I don't think grad/undergrad is the right distinction here. I was employed by my undergrad-only liberal arts alma-mater as a teaching assistant and research assistant. And the college employed many of my classmates in other positions. We weren't exploited like many graduated students are, but another institution could have treated us worse.

2 comments

To this point and the point below about undergrads and specialized knowledge: yes, you're absolutely right. I should not have said that undergrads don't have the specialized knowledge to teach. Plenty of undergrads make great TAs, and teaching assistants are a critical part of the learning process at most universities. What I should have said is that courses are not taught by (the role of the teacher is held by) undergraduates but by professors and graduate students, who are responsible for the planning, content, and instruction, and for the TAs that assist them. The only point I'm trying to make is that graduate students are given substantial full-time-equivalent jobs and that there place and role in the university ought to reflect this.
> college employed many of my classmates in other positions

And how many classmates were not employed? Far more. So yes, the grad/undergrad distinction is valid. Undergrads are often assigned boring research jobs and are paid less.

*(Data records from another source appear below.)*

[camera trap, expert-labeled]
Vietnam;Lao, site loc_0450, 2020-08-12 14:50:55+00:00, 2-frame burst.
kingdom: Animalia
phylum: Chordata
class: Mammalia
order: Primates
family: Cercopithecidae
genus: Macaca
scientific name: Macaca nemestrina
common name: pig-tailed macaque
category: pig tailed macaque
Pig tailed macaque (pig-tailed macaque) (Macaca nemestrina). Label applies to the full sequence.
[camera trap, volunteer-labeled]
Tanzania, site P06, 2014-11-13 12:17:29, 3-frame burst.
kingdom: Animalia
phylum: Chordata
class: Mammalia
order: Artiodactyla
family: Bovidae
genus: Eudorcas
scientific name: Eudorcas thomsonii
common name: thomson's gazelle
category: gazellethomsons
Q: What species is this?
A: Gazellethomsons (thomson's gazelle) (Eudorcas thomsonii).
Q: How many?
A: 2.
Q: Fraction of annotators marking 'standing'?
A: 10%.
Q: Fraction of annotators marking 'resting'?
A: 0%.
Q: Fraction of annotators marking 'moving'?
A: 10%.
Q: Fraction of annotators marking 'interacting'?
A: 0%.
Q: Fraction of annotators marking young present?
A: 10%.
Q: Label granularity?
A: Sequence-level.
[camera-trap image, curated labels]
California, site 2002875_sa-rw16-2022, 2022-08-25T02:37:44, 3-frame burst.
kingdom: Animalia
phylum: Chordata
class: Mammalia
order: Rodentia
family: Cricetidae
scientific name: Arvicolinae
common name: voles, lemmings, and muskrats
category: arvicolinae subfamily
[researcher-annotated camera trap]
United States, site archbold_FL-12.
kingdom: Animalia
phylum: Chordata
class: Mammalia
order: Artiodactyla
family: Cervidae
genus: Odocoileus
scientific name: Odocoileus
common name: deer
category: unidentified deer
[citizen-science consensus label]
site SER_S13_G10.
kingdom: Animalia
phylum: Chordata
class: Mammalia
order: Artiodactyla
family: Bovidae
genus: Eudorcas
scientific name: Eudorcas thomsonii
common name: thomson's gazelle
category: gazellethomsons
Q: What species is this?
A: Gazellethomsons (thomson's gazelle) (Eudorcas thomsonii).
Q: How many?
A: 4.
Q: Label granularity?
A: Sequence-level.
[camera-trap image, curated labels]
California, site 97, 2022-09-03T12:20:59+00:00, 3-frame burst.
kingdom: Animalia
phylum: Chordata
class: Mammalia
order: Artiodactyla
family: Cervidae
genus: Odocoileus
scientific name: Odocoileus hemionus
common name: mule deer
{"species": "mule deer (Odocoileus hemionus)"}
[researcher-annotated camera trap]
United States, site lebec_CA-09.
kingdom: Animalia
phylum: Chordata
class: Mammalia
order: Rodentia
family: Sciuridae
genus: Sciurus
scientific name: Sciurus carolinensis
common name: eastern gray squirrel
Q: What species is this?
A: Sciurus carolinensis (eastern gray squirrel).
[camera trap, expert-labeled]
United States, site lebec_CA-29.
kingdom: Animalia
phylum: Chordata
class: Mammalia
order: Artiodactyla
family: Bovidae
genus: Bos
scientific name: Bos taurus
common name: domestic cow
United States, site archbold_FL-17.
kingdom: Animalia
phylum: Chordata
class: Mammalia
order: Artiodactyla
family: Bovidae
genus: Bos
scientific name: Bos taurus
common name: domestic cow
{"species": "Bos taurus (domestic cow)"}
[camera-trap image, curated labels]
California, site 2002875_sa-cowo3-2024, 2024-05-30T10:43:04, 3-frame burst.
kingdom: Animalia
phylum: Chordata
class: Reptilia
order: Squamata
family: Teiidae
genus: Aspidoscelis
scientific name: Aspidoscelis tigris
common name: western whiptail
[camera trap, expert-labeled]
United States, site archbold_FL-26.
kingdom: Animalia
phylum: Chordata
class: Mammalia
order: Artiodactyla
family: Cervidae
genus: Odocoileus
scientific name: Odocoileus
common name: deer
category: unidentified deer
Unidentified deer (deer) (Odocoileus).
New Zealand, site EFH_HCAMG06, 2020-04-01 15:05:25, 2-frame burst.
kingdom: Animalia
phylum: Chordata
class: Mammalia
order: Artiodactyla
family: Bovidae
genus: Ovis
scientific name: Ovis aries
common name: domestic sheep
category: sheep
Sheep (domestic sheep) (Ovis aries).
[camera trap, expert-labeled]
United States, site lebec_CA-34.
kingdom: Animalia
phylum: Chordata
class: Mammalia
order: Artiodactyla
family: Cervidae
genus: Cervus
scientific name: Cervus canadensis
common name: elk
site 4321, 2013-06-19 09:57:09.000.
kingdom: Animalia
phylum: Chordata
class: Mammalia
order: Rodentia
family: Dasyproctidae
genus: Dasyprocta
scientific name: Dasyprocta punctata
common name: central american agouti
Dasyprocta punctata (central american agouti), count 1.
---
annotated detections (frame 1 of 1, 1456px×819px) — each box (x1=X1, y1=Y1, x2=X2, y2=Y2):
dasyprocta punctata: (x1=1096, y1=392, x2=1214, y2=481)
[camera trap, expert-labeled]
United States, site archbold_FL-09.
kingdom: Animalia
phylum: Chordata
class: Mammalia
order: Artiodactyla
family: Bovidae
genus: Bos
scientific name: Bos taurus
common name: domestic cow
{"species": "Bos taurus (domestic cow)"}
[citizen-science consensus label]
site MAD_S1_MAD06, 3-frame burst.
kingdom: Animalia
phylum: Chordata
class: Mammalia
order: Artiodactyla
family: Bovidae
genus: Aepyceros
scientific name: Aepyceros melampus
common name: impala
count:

> Undergrads are often assigned boring research jobs and are paid less.

I agree paid less, but disagree about "boring" research jobs. It probably depends on your school and your major. Nuclear Engineering at NC State got me to research molecular dynamics GPU techniques (this was around 2010) to simulate rare events (such as radiation-resistant material interactions) in order to get real-world simulation times to the order of milliseconds, which is a whopping 1000x speedup from the usual microseconds. I got access to the school's supercomputers just like any other physics grad.

My work later moved to the CASL (Consortium for Advanced Simulation of LWRs[0]) umbrella, and I was not the only one. None of the topics were boring, and the general impression I got from the department head was that undergrads were as capable but just requiring slightly more guidance.

It was a great funnel for getting undergrads to continue their research to grad school and ultimately to a PhD. I did not continue, but still have several friends that are pursuing their PhDs.